Listed records:
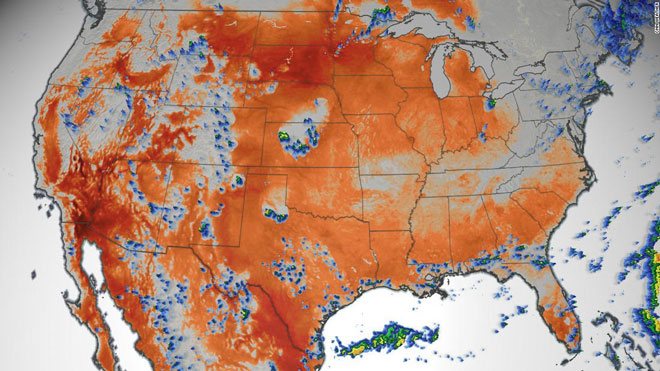 fourth-of-july-weekend-independence-day-smoke-storms-and-heat-threaten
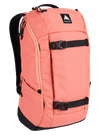 Product image of Burton Kilo 2.0 27L Backpack[Variant:Peach Echo]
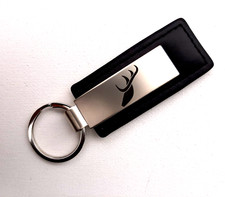 For Saab 9-3  9-5 cars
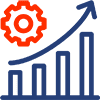 Spotlight-on-Data-Governance.png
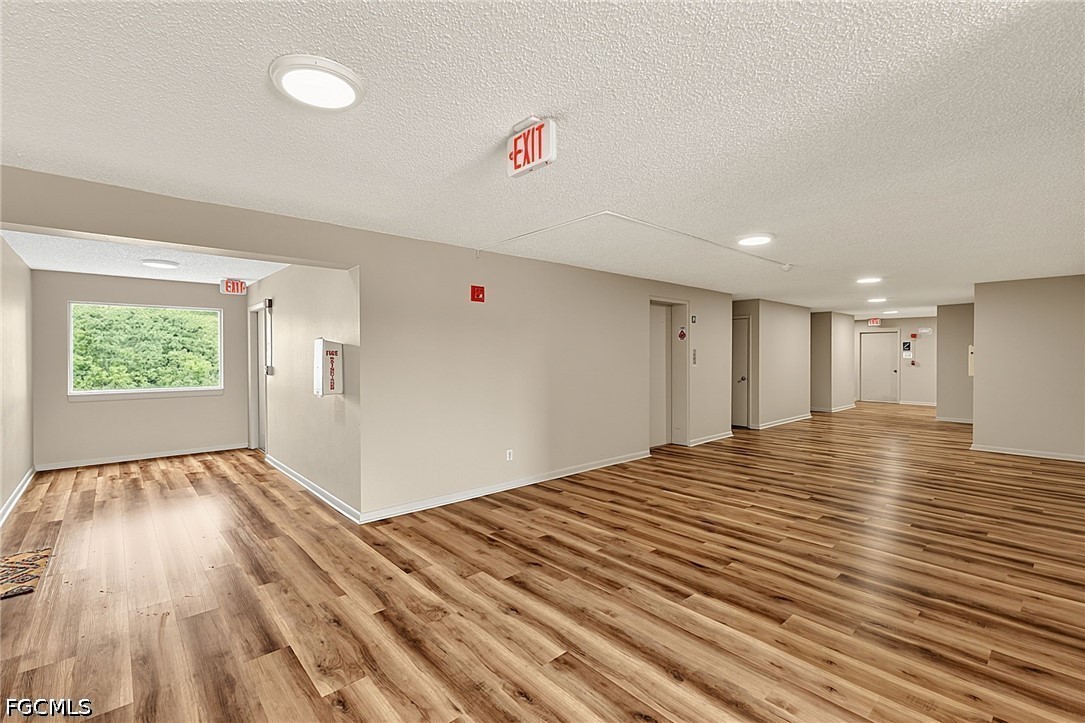 3 Bed Condominium for Sale in Fort Myers, photo 15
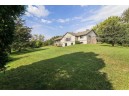 2662 Bailey Road, Sun Prairie, WI 53590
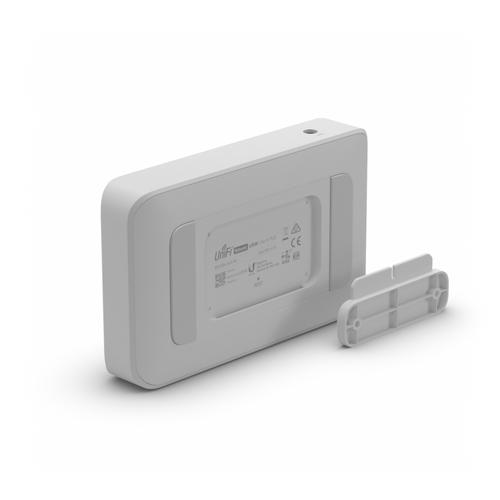 Ubiquiti UniFi Switch Lite 8 PoE Managed L2 Gigabit Ethernet (10/100/1000) Power over Ethernet (PoE) Wit - Image 6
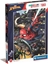 Picture of Clementoni Puzzle 180 Super Kolor Marvel Spider-Man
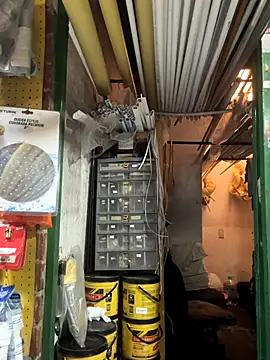 Snapshot of masmelorosa chatting on 10/01/25, 09:43 masmelorosa online show from 10/01/25, 09:43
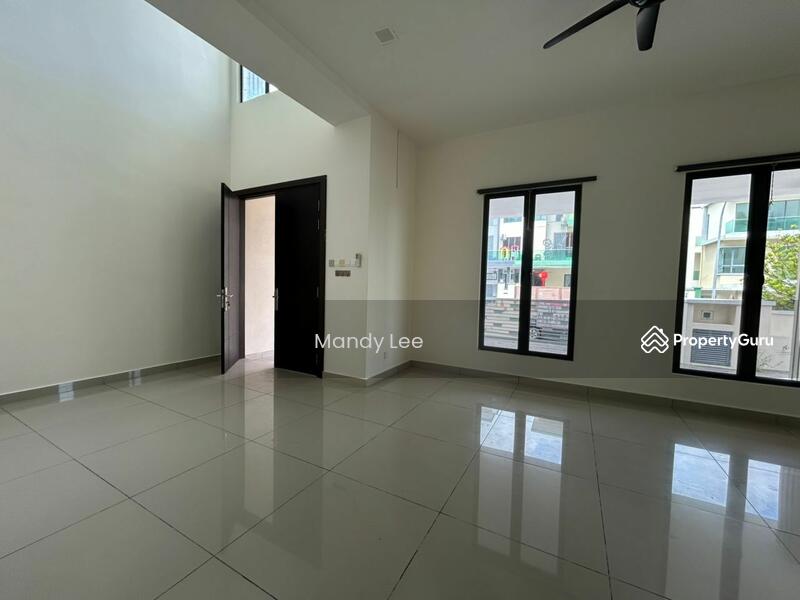 Rumah Teres 3 Tingkat untuk Dijual di Bandar Mahkota Cheras (Cheras) - Mandy Lee - PropertyGuru.com.my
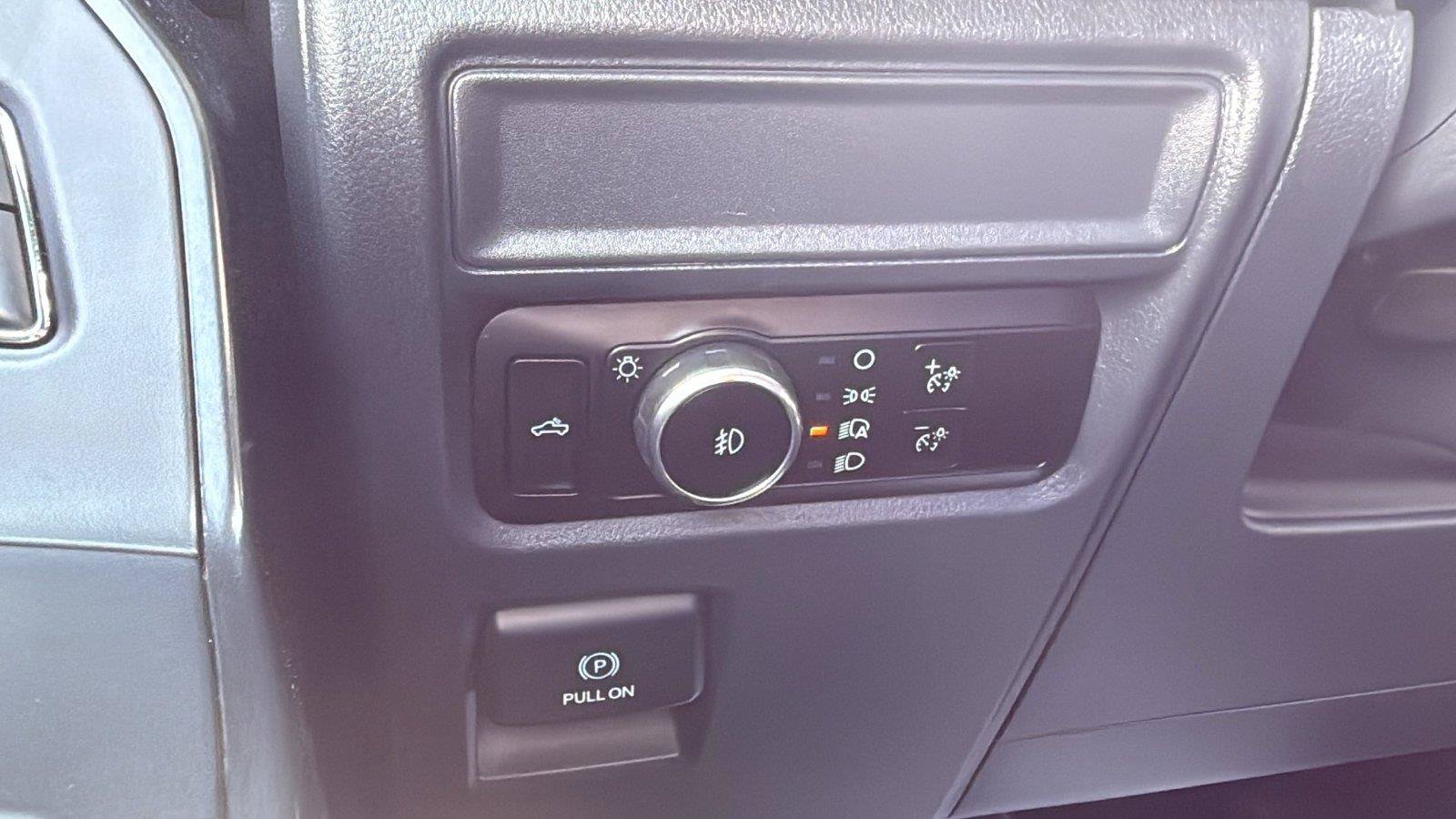 Certified 2023 Ford F150 XL AWD/4WD image 20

How to complete this task: Turn each line of text in the data above into a JSON list of strings, one string per line, with the pictures left out and any line that ends up empty dropped.

Written solution:
[
  " fourth-of-july-weekend-independence-day-smoke-storms-and-heat-threaten",
  " Product image of Burton Kilo 2.0 27L Backpack[Variant:Peach Echo]",
  " For Saab 9-3  9-5 cars",
  " Spotlight-on-Data-Governance.png",
  " 3 Bed Condominium for Sale in Fort Myers, photo 15",
  " 2662 Bailey Road, Sun Prairie, WI 53590",
  " Ubiquiti UniFi Switch Lite 8 PoE Managed L2 Gigabit Ethernet (10/100/1000) Power over Ethernet (PoE) Wit - Image 6",
  " Picture of Clementoni Puzzle 180 Super Kolor Marvel Spider-Man",
  " Snapshot of masmelorosa chatting on 10/01/25, 09:43 masmelorosa online show from 10/01/25, 09:43",
  " Rumah Teres 3 Tingkat untuk Dijual di Bandar Mahkota Cheras (Cheras) - Mandy Lee - PropertyGuru.com.my",
  " Certified 2023 Ford F150 XL AWD/4WD image 20"
]